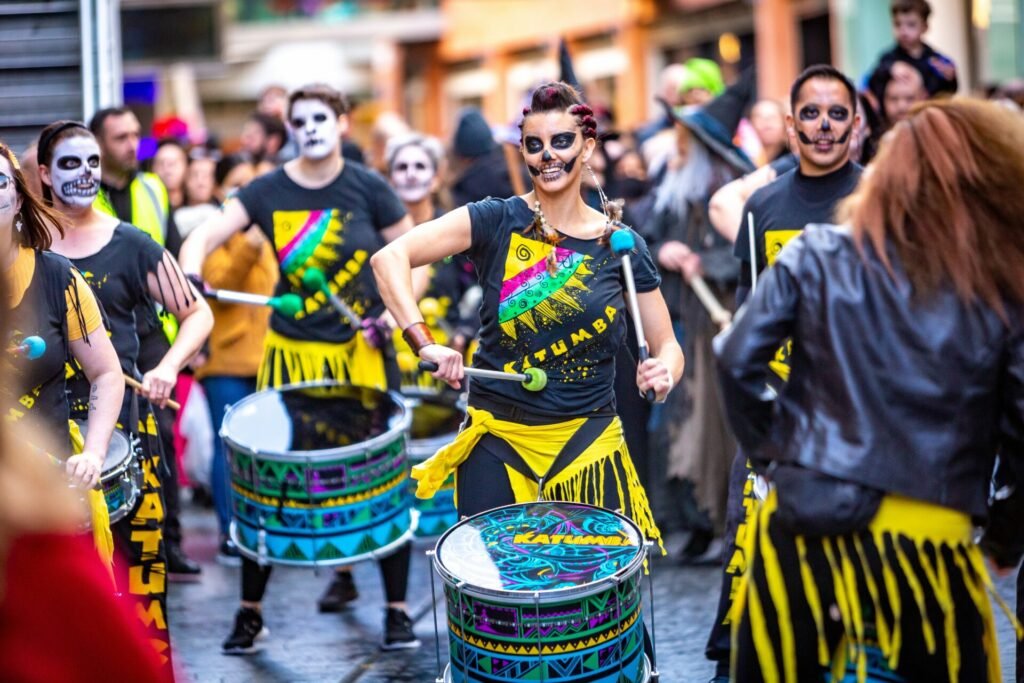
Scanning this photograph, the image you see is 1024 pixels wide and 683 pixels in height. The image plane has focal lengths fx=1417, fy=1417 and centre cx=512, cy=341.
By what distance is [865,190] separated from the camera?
311 centimetres

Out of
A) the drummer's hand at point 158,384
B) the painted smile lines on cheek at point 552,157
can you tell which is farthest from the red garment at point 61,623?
the drummer's hand at point 158,384

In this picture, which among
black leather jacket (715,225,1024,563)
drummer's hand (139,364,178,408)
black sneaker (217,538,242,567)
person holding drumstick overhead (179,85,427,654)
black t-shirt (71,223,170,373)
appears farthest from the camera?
black sneaker (217,538,242,567)

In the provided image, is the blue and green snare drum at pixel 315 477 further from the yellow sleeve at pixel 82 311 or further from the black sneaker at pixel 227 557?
the black sneaker at pixel 227 557

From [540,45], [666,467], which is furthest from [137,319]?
[540,45]

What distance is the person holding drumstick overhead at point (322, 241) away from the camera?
6.07m

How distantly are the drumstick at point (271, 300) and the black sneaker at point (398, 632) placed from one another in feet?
4.35

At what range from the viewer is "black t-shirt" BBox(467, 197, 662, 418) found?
4.20 m

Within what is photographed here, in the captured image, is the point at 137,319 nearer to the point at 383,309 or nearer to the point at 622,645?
the point at 383,309

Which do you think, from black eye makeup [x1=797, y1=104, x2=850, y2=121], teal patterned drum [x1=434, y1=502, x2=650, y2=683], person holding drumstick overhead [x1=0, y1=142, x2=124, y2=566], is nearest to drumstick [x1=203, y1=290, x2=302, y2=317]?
person holding drumstick overhead [x1=0, y1=142, x2=124, y2=566]

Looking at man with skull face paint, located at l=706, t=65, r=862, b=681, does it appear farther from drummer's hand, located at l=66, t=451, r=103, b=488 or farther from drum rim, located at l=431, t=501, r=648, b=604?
drummer's hand, located at l=66, t=451, r=103, b=488

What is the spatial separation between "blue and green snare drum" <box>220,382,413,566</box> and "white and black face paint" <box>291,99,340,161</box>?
1.19m

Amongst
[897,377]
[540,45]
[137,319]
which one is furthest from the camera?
[540,45]

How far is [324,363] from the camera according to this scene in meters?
6.14

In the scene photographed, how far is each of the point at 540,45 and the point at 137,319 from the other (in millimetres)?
23512
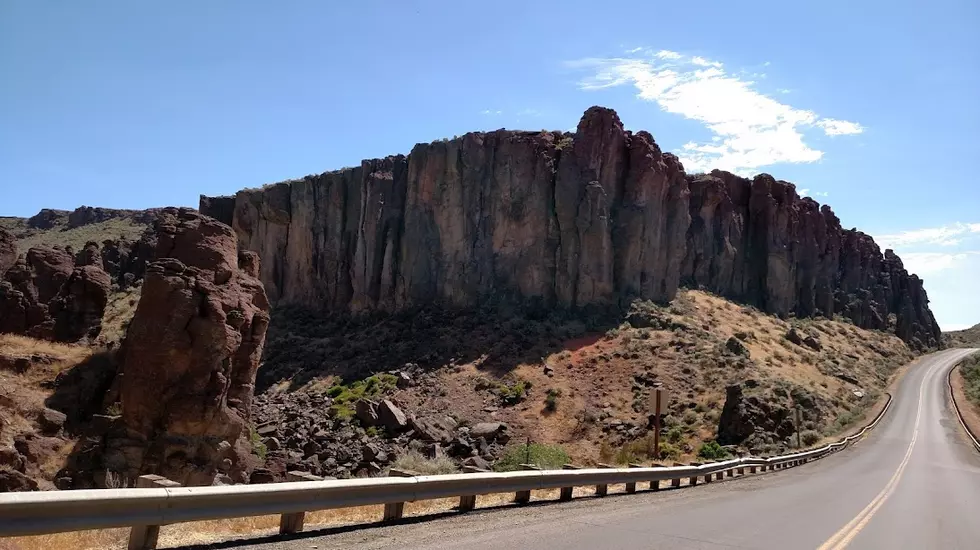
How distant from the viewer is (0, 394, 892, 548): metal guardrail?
5.62m

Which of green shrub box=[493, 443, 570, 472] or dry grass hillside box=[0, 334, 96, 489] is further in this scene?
green shrub box=[493, 443, 570, 472]

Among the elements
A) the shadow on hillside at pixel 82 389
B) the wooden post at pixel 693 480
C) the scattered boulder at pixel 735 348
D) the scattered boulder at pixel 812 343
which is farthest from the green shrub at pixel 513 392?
the scattered boulder at pixel 812 343

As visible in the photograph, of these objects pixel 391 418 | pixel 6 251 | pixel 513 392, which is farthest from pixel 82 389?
pixel 513 392

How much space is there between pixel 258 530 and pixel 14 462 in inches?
404

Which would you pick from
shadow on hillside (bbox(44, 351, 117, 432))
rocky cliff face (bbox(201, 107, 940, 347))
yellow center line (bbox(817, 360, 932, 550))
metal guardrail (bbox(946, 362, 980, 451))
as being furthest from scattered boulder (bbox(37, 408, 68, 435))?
metal guardrail (bbox(946, 362, 980, 451))

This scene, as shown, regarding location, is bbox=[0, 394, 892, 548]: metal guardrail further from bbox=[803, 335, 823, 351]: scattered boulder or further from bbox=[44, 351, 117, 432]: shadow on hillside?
bbox=[803, 335, 823, 351]: scattered boulder

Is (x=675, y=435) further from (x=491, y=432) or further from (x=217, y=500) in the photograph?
(x=217, y=500)

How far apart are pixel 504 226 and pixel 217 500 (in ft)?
168

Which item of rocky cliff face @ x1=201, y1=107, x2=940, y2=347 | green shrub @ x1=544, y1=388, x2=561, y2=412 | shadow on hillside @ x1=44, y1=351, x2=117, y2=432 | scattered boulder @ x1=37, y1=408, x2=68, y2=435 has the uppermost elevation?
rocky cliff face @ x1=201, y1=107, x2=940, y2=347

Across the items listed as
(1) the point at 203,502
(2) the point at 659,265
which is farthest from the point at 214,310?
(2) the point at 659,265

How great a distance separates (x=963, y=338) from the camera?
445ft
· · · · · · ·
:: Goal ::
Can you extract every line of the data above verbatim and leave the pictures out of your answer?

:: Task answer ::
Scanning this photograph, the image you see is 1024 pixels wide and 683 pixels in height. The image plane has focal lengths fx=1417, fy=1417 and centre cx=512, cy=341.
By what distance is [865,190] separated from the camera?
311 centimetres

Out of
A) the drummer's hand at point 158,384
B) the painted smile lines on cheek at point 552,157
can you tell which is farthest from the red garment at point 61,623?
the drummer's hand at point 158,384

In this picture, which among
black leather jacket (715,225,1024,563)
drummer's hand (139,364,178,408)
black sneaker (217,538,242,567)
person holding drumstick overhead (179,85,427,654)
black t-shirt (71,223,170,373)
appears farthest from the camera?
black sneaker (217,538,242,567)

In the provided image, is the blue and green snare drum at pixel 315 477 further from the yellow sleeve at pixel 82 311 or further from the black sneaker at pixel 227 557?
the black sneaker at pixel 227 557

From [540,45], [666,467], which is furthest from [137,319]?
[540,45]

What distance is the person holding drumstick overhead at point (322, 241) away from the camera?
6.07m

How distantly are the drumstick at point (271, 300) and the black sneaker at point (398, 632) placed from one another in feet?
4.35

At what range from the viewer is "black t-shirt" BBox(467, 197, 662, 418) found?
4.20 m

Within what is photographed here, in the captured image, is the point at 137,319 nearer to the point at 383,309 or nearer to the point at 622,645?
the point at 383,309

Which do you think, from black eye makeup [x1=797, y1=104, x2=850, y2=121], teal patterned drum [x1=434, y1=502, x2=650, y2=683], person holding drumstick overhead [x1=0, y1=142, x2=124, y2=566], is nearest to drumstick [x1=203, y1=290, x2=302, y2=317]?
person holding drumstick overhead [x1=0, y1=142, x2=124, y2=566]

Looking at man with skull face paint, located at l=706, t=65, r=862, b=681, does it appear farther from drummer's hand, located at l=66, t=451, r=103, b=488 or farther from drum rim, located at l=431, t=501, r=648, b=604?
drummer's hand, located at l=66, t=451, r=103, b=488

What is the spatial separation between "blue and green snare drum" <box>220,382,413,566</box> and "white and black face paint" <box>291,99,340,161</box>?
1.19m

Amongst
[897,377]
[540,45]
[137,319]
which one is furthest from the camera?
[540,45]

How far is [324,363] from the camera according to this scene in meters?
6.14

In the scene photographed, how far is each of the point at 540,45 and the point at 137,319 from the other (in millimetres)?
23512
How distant from the viewer is (0, 394, 892, 548): metal guardrail?
5.62m

Which of green shrub box=[493, 443, 570, 472] or dry grass hillside box=[0, 334, 96, 489] is further in this scene?
green shrub box=[493, 443, 570, 472]

Among the elements
A) the shadow on hillside at pixel 82 389
B) the wooden post at pixel 693 480
C) the scattered boulder at pixel 735 348
D) the scattered boulder at pixel 812 343
which is farthest from the green shrub at pixel 513 392?
the scattered boulder at pixel 812 343

As visible in the photograph, of these objects pixel 391 418 | pixel 6 251 | pixel 513 392, which is farthest from pixel 82 389?
pixel 513 392

How much space is there between pixel 258 530 and pixel 14 462 in inches?
404

Which would you pick from
shadow on hillside (bbox(44, 351, 117, 432))
rocky cliff face (bbox(201, 107, 940, 347))
yellow center line (bbox(817, 360, 932, 550))
metal guardrail (bbox(946, 362, 980, 451))
as being furthest from scattered boulder (bbox(37, 408, 68, 435))?
metal guardrail (bbox(946, 362, 980, 451))

This scene, as shown, regarding location, is bbox=[0, 394, 892, 548]: metal guardrail further from bbox=[803, 335, 823, 351]: scattered boulder or further from bbox=[44, 351, 117, 432]: shadow on hillside?
bbox=[803, 335, 823, 351]: scattered boulder

Is (x=675, y=435) further from (x=491, y=432) or further from (x=217, y=500) in the photograph?
(x=217, y=500)

How far apart are pixel 504 226 and pixel 217 500 (in ft)?
168

Which item of rocky cliff face @ x1=201, y1=107, x2=940, y2=347 | green shrub @ x1=544, y1=388, x2=561, y2=412 | shadow on hillside @ x1=44, y1=351, x2=117, y2=432 | scattered boulder @ x1=37, y1=408, x2=68, y2=435 has the uppermost elevation?
rocky cliff face @ x1=201, y1=107, x2=940, y2=347

Across the items listed as
(1) the point at 203,502
(2) the point at 659,265
which is farthest from the point at 214,310?
(2) the point at 659,265

How great a distance separates (x=963, y=338) from the camera?
445ft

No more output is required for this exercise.